Previous studies investigating the role of circulating microRNAs in acute coronary syndrome (ACS) were based on small patient numbers, performed no comparison with established markers of cardiac injury and did not have appropriate controls. We determined the potential diagnostic value of circulating microRNAs as novel early biomarkers in 332 suspected ACS patients on presentation to the emergency department (ED) in a prospective single-centre study including cardiac miRNAs (miR-1, -208a and -499), miR-21 and miR-146a. Levels of all miRs studied were significantly increased in 106 patients diagnosed with ACS, even in patients with initially negative high-sensitive (hs) troponin or symptom onset <3 h. MiR-1, miR-499 and miR-21 significantly increased the diagnostic value in all suspected ACS patients when added to hs-troponin T (AUC 0.90). These three miRs were strong predictors of ACS independent of clinical co-variates including patient history and cardiovascular risk factors. Interestingly, the combination of these three miRs resulted in a significantly higher AUC of 0.94 than hs-troponin T (0.89). Circulating microRNAs hold great potential as novel early biomarkers for the management of suspected ACS patients.

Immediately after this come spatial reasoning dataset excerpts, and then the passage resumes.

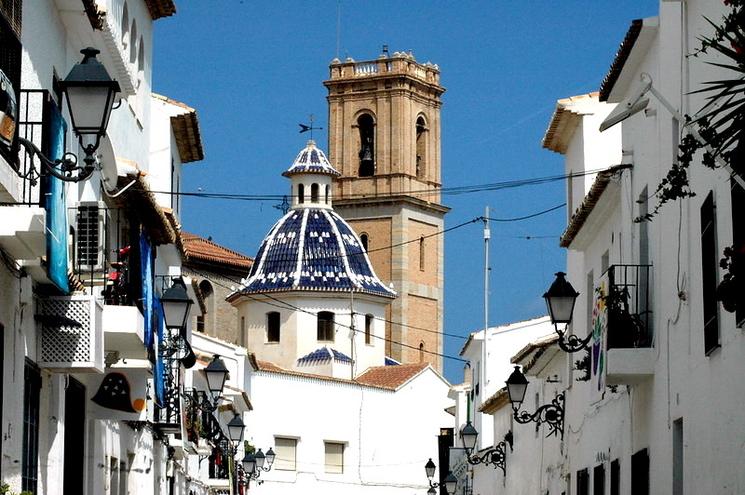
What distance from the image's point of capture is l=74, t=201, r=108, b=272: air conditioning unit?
16125 mm

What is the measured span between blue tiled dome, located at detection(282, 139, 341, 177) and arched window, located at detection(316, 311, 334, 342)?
21.0 ft

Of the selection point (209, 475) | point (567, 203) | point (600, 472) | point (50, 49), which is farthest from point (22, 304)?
point (209, 475)

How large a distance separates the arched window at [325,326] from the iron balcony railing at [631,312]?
55.1 m

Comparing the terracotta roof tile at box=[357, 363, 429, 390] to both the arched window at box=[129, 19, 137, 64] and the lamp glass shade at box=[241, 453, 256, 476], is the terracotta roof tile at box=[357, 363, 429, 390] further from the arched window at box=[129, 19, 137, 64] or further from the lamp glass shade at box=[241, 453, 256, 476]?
the arched window at box=[129, 19, 137, 64]

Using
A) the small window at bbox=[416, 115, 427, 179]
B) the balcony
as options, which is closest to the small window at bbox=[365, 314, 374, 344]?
the small window at bbox=[416, 115, 427, 179]

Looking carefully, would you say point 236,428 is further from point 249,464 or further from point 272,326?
point 272,326

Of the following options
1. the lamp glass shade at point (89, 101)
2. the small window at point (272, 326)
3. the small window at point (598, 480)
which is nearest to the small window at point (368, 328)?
the small window at point (272, 326)

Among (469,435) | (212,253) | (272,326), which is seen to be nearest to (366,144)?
(212,253)

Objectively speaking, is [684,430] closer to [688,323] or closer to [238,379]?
[688,323]

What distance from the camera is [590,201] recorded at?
21219 mm

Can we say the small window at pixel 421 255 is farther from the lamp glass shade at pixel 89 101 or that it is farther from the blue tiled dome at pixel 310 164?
the lamp glass shade at pixel 89 101

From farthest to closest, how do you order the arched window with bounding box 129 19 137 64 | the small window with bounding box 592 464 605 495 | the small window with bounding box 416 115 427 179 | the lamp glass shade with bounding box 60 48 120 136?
the small window with bounding box 416 115 427 179 → the arched window with bounding box 129 19 137 64 → the small window with bounding box 592 464 605 495 → the lamp glass shade with bounding box 60 48 120 136

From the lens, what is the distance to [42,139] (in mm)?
13500

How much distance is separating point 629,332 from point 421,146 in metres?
79.0
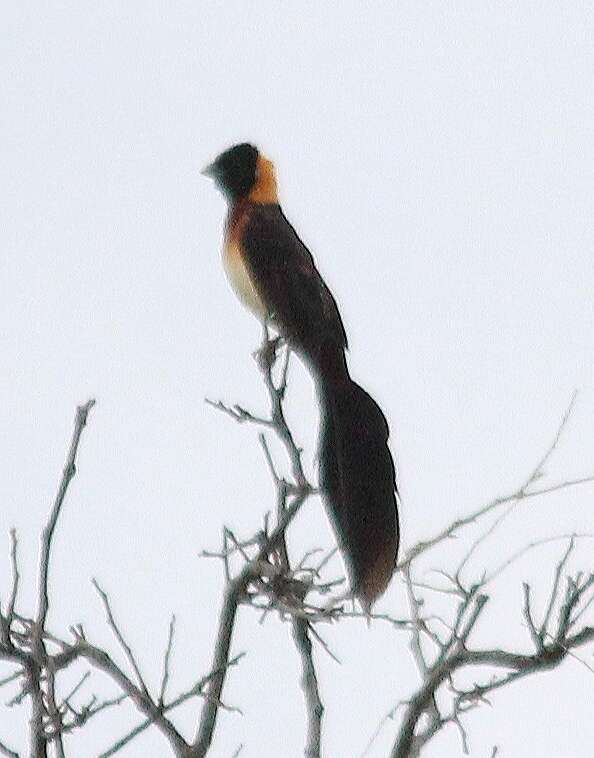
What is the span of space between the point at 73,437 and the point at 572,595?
1.23 m

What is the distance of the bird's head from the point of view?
22.2 ft

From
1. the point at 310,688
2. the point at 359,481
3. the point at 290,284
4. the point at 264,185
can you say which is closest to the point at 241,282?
the point at 290,284

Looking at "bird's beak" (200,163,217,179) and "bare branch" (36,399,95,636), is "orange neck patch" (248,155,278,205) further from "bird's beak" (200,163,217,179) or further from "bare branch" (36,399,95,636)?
"bare branch" (36,399,95,636)

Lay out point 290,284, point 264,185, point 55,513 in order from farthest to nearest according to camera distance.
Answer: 1. point 264,185
2. point 290,284
3. point 55,513

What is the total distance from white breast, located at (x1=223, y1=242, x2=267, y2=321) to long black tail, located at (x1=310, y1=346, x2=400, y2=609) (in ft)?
3.01

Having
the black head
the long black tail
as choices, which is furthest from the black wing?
the long black tail

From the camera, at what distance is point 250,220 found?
6.38 m

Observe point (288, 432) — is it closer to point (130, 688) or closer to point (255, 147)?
point (130, 688)

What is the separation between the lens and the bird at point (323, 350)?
14.3 feet

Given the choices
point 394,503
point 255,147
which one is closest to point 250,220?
point 255,147

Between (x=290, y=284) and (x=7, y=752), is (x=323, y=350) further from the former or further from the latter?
(x=7, y=752)

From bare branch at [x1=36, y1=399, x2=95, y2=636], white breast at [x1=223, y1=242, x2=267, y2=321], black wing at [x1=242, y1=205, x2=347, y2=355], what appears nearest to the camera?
bare branch at [x1=36, y1=399, x2=95, y2=636]

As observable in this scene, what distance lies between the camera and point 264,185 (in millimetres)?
6777

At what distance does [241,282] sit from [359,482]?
180 cm
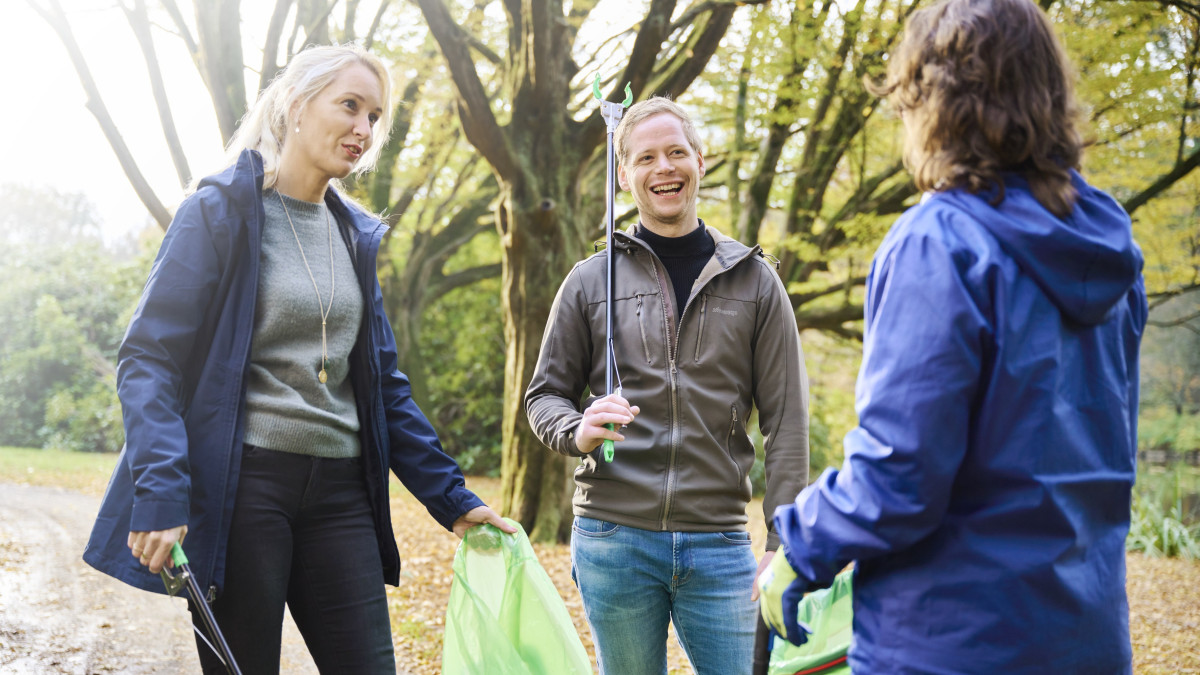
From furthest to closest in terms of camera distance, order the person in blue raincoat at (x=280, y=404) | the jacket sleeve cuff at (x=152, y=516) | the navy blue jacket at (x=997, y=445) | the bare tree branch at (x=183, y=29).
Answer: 1. the bare tree branch at (x=183, y=29)
2. the person in blue raincoat at (x=280, y=404)
3. the jacket sleeve cuff at (x=152, y=516)
4. the navy blue jacket at (x=997, y=445)

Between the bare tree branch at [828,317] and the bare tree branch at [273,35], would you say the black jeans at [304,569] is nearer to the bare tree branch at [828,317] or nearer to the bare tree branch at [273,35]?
the bare tree branch at [273,35]

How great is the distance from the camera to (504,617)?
2.50m

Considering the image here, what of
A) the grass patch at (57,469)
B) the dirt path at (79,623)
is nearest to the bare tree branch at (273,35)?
the dirt path at (79,623)

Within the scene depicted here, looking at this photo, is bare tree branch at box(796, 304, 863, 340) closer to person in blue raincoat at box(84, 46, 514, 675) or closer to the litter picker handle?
person in blue raincoat at box(84, 46, 514, 675)

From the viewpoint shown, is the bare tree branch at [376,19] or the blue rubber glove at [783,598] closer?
the blue rubber glove at [783,598]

先前研究循环 microRNAs 在急性冠状动脉综合征 (ACS) 中的作用基于小数量的患者,没有与心脏损伤的既定标志物进行比较,也没有适当的对照。我们在一项前瞻性单中心研究中,在急诊科就诊的 332 例疑似 ACS 患者中,确定了循环 microRNAs 作为新型早期生物标志物的潜在诊断价值,包括心脏 microRNAs (miR-1、-208a 和 -499)、miR-21 和 miR-146a。在诊断为 ACS 的 106 例患者中,所有研究的 microRNAs 水平均显著升高,即使在最初高敏肌钙蛋白阴性或症状发作 <3 小时的患者中也是如此。当将 microRNA-1、microRNA-499 和 microRNA-21 添加到高敏肌钙蛋白 T 时,它们显著提高了所有疑似 ACS 患者的诊断价值(AUC 0.90)。这三种 microRNAs 是 ACS 的独立预测因子,不受包括病史和心血管危险因素在内的临床协变量的影响。有趣的是,这三种 microRNAs 的组合导致 AUC 显著高于高敏肌钙蛋白 T (0.94 vs. 0.89)。循环 microRNAs 作为疑似 ACS 患者管理的新型早期生物标志物具有巨大潜力。